++++ PAGE ++++
AliEMCALQADataMakerRec::AliEMCALQADataMakerRec(const AliEMCALQADataMakerRec& qadm) :
  AliQADataMakerRec(), 
  fFittingAlgorithm(0),
  fRawAnalyzer(0),
  fRawAnalyzerTRU(0),
  fSuperModules(qadm.GetSuperModules()), 
  fFirstPedestalSample(qadm.GetFirstPedestalSample()), 
  fLastPedestalSample(qadm.GetLastPedestalSample()),  
  fFirstPedestalSampleTRU(qadm.GetFirstPedestalSampleTRU()), 
  fLastPedestalSampleTRU(qadm.GetLastPedestalSampleTRU()),  
  fMinSignalLG(qadm.GetMinSignalLG()),
  fMaxSignalLG(qadm.GetMaxSignalLG()),
  fMinSignalHG(qadm.GetMinSignalHG()),
  fMaxSignalHG(qadm.GetMaxSignalHG()),
  fMinSignalTRU(qadm.GetMinSignalTRU()),
  fMaxSignalTRU(qadm.GetMaxSignalTRU()),
  fMinSignalLGLEDMon(qadm.GetMinSignalLGLEDMon()),
  fMaxSignalLGLEDMon(qadm.GetMaxSignalLGLEDMon()),
  fMinSignalHGLEDMon(qadm.GetMinSignalHGLEDMon()),
  fMaxSignalHGLEDMon(qadm.GetMaxSignalHGLEDMon())
{
  //copy ctor 
  SetName((const char*)qadm.GetName()) ; 
  SetTitle((const char*)qadm.GetTitle()); 
  SetFittingAlgorithm(qadm.GetFittingAlgorithm());
  fRawAnalyzerTRU = new AliCaloRawAnalyzerLMS();
  fRawAnalyzerTRU->SetFixTau(kTRUE); 
  fRawAnalyzerTRU->SetTau(2.5); // default for TRU shaper
}

//__________________________________________________________________
AliEMCALQADataMakerRec& AliEMCALQADataMakerRec::operator = (const AliEMCALQADataMakerRec& qadm )
{
  // Equal operator.
  this->~AliEMCALQADataMakerRec();
  new(this) AliEMCALQADataMakerRec(qadm);
  return *this;
}
 
//____________________________________________________________________________ 
void AliEMCALQADataMakerRec::EndOfDetectorCycle(AliQAv1::TASKINDEX_t task, TObjArray ** list)
++++
**OBJECTIVE 1**
Please lay out the rows, from their start through the line that contains "A4/h F4/h G4/h" (including both ends), as a two-column CSV with the columns "prompt" and "target". Give one line per row, put each field in quotes with any line breaks replaced by spaces, and omit the pictures.
++++ EXTRACTED RECORDS ++++
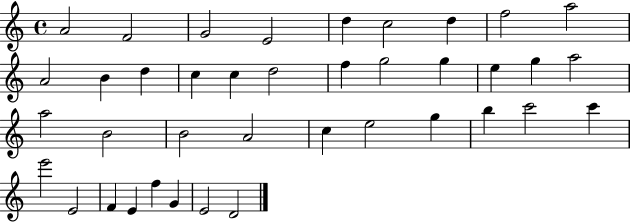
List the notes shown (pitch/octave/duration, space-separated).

A4/h F4/h G4/h E4/h D5/q C5/h D5/q F5/h A5/h A4/h B4/q D5/q C5/q C5/q D5/h F5/q G5/h G5/q E5/q G5/q A5/h A5/h B4/h B4/h A4/h C5/q E5/h G5/q B5/q C6/h C6/q E6/h E4/h F4/q E4/q F5/q G4/q E4/h D4/h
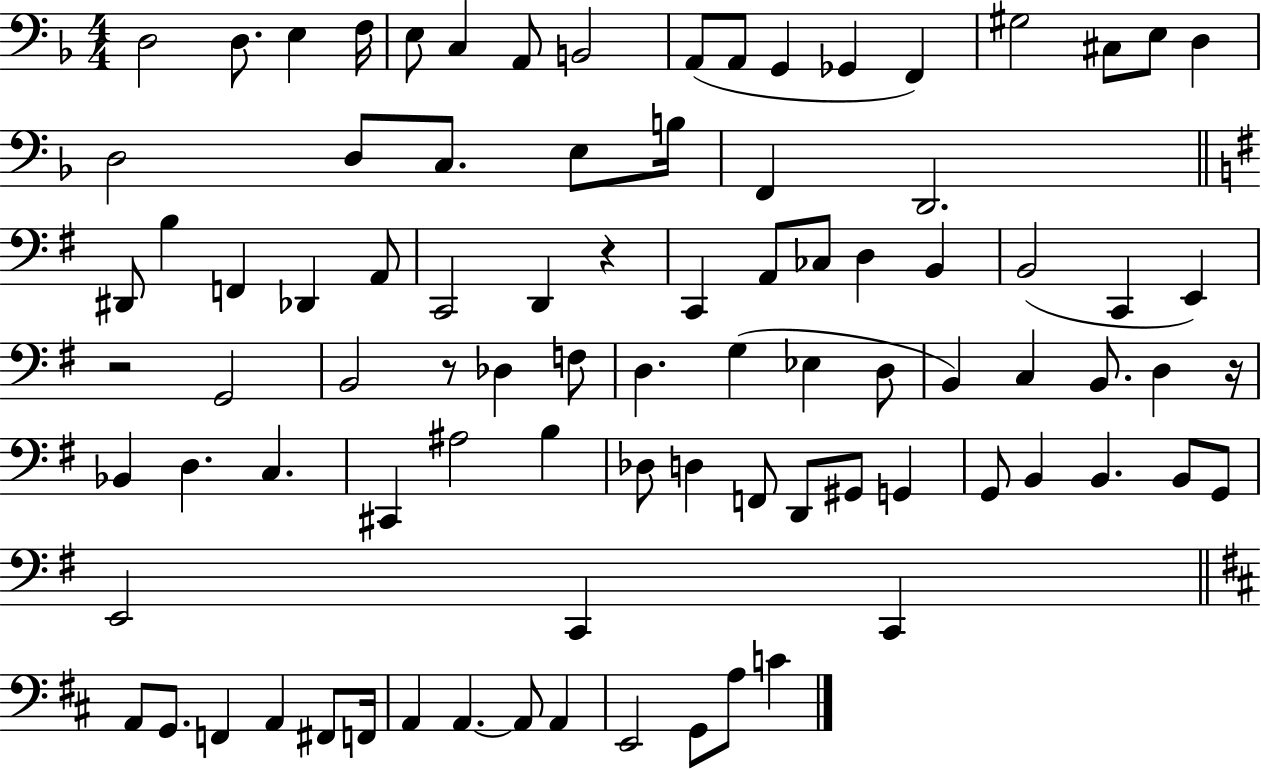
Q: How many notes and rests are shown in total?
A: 89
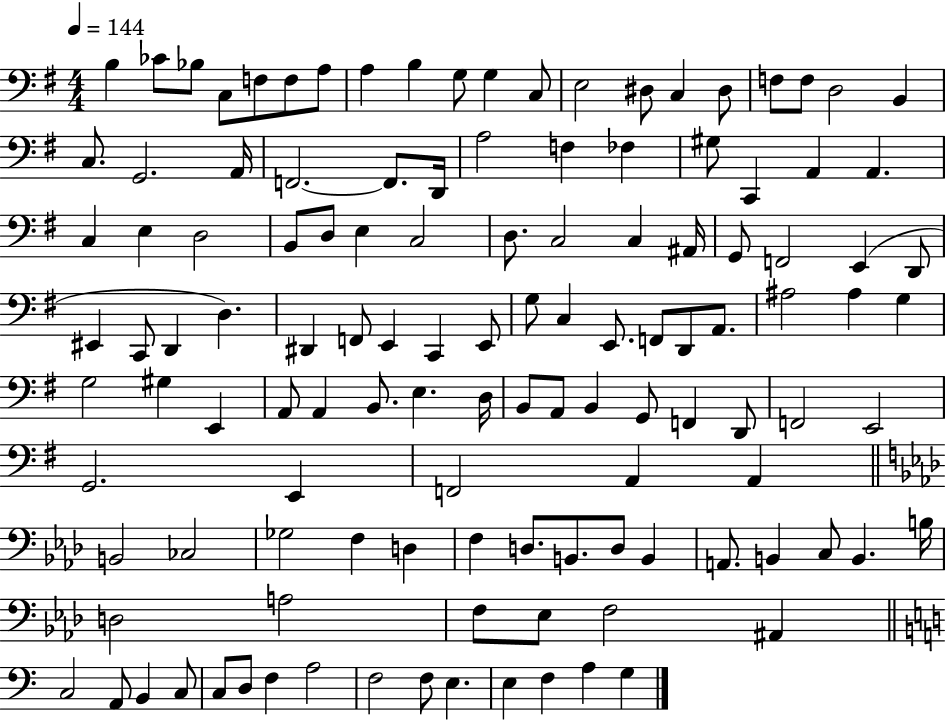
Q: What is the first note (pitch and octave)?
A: B3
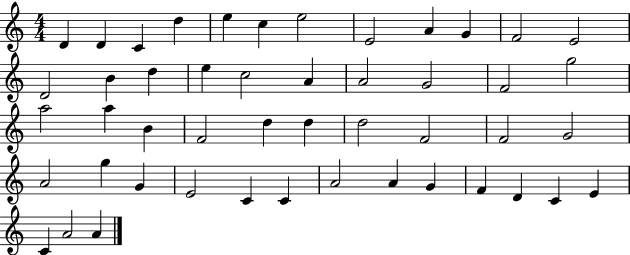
{
  \clef treble
  \numericTimeSignature
  \time 4/4
  \key c \major
  d'4 d'4 c'4 d''4 | e''4 c''4 e''2 | e'2 a'4 g'4 | f'2 e'2 | \break d'2 b'4 d''4 | e''4 c''2 a'4 | a'2 g'2 | f'2 g''2 | \break a''2 a''4 b'4 | f'2 d''4 d''4 | d''2 f'2 | f'2 g'2 | \break a'2 g''4 g'4 | e'2 c'4 c'4 | a'2 a'4 g'4 | f'4 d'4 c'4 e'4 | \break c'4 a'2 a'4 | \bar "|."
}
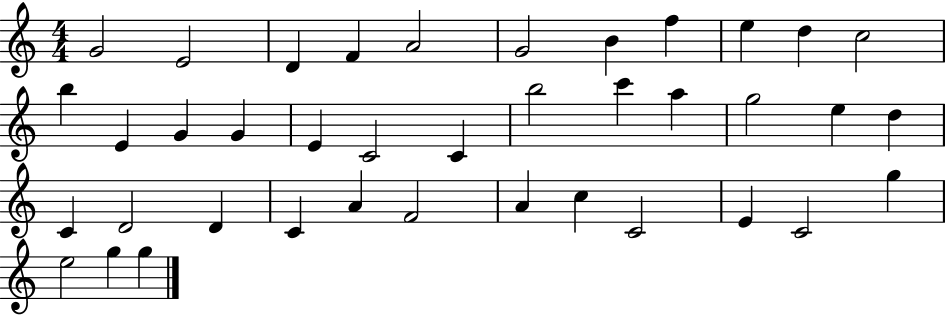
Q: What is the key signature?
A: C major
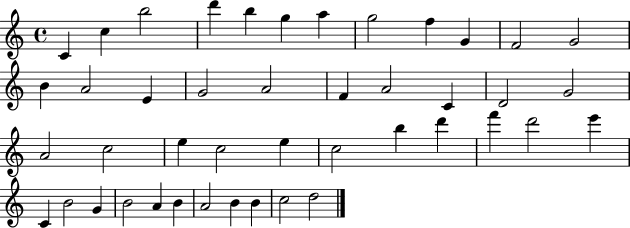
X:1
T:Untitled
M:4/4
L:1/4
K:C
C c b2 d' b g a g2 f G F2 G2 B A2 E G2 A2 F A2 C D2 G2 A2 c2 e c2 e c2 b d' f' d'2 e' C B2 G B2 A B A2 B B c2 d2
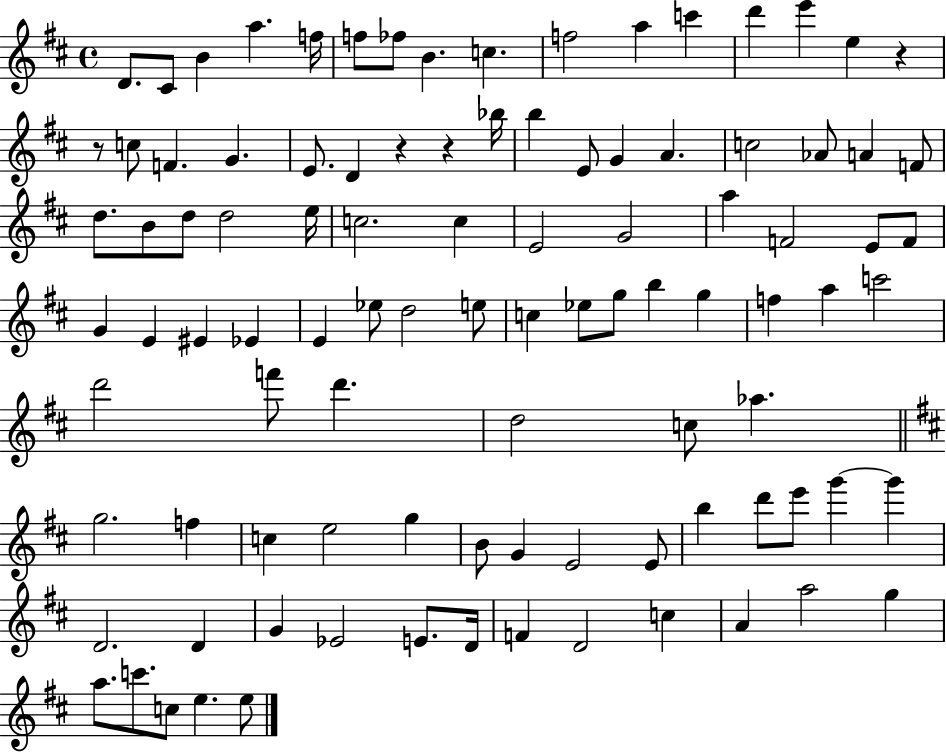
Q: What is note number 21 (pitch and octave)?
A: Bb5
++++
**OBJECTIVE 2**
Duplicate the part of the code excerpt that opens with the words "this->~AliEMCALQADataMakerRec();" and closes with "TObjArray ** list)".

**EXERCISE OUTPUT 1**
prompt,target
"List the notes shown (pitch/octave/duration, space-separated).","A4/h F4/h G4/h E4/h D5/q C5/h D5/q F5/h A5/h A4/h B4/q D5/q C5/q C5/q D5/h F5/q G5/h G5/q E5/q G5/q A5/h A5/h B4/h B4/h A4/h C5/q E5/h G5/q B5/q C6/h C6/q E6/h E4/h F4/q E4/q F5/q G4/q E4/h D4/h"

**EXERCISE OUTPUT 2**
this->~AliEMCALQADataMakerRec();
  new(this) AliEMCALQADataMakerRec(qadm);
  return *this;
}
 
//____________________________________________________________________________ 
void AliEMCALQADataMakerRec::EndOfDetectorCycle(AliQAv1::TASKINDEX_t task, TObjArray ** list)